Textauszug:
---

Goldwaschkurs 22.04.2017

Schmuckes Goldkörnchen im Rheinsand.

Das war eine Überraschung. Nachdem vom Pfannenboden das Goldflitterchen aufgetupft und ins Aufbewahrungsgläschen getan war, wollte ich mit dem verbliebenen Sand in der Pfanne das Verhalten von Goldkörnchen demonstrieren. Rein theoretisch, versteht sich, denn mit dem, was dann geschah, hatte ich nicht gerechnet. Beinahe wäre dieser „goldlose“ Rest aus Sand und kleinen Steinchen zurück in den Fluss geworfen worden.

Doch was war das! Was glänzte da so goldig? Es war tatsächlich ein kompaktes Goldstück, das nicht wie die Goldflitter am Pfannenboden haftete, sondern eifrig herumkullerte. Es war so schwer, dass es sich nur mit Mühe mit dem Pinsel auftupfen ließ.

Von diesem außergewöhnlichen Fund einmal abgesehen war es aber auch sonst ein insgesamt erfolgreicher Tag. Alle konnten schon binnen kürzester Zeit ihr selbst geschürftes Rheingold ins Gläschen tupfen, um es mit nach Hause zu nehmen und Freunden oder Verwandten zu zeigen.

---

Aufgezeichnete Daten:
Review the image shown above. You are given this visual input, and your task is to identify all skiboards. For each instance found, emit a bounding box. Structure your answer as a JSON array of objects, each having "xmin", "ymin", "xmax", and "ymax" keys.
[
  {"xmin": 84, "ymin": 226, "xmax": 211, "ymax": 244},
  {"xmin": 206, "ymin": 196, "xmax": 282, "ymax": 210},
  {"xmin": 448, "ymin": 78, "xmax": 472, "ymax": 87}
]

---

Anforderung:
Schreibe einen Abschnitt aus dem Bericht über den Goldwaschkurs wortgetreu ab. Beginne bei den Worten „Das war eine“ und höre nach den Worten „den Fluss geworfen worden.“ auf.

Ergebnis der Aufgabe:
Das war eine Überraschung. Nachdem vom Pfannenboden das Goldflitterchen aufgetupft und ins Aufbewahrungsgläschen getan war, wollte ich mit dem verbliebenen Sand in der Pfanne das Verhalten von Goldkörnchen demonstrieren. Rein theoretisch, versteht sich, denn mit dem, was dann geschah, hatte ich nicht gerechnet. Beinahe wäre dieser „goldlose“ Rest aus Sand und kleinen Steinchen zurück in den Fluss geworfen worden.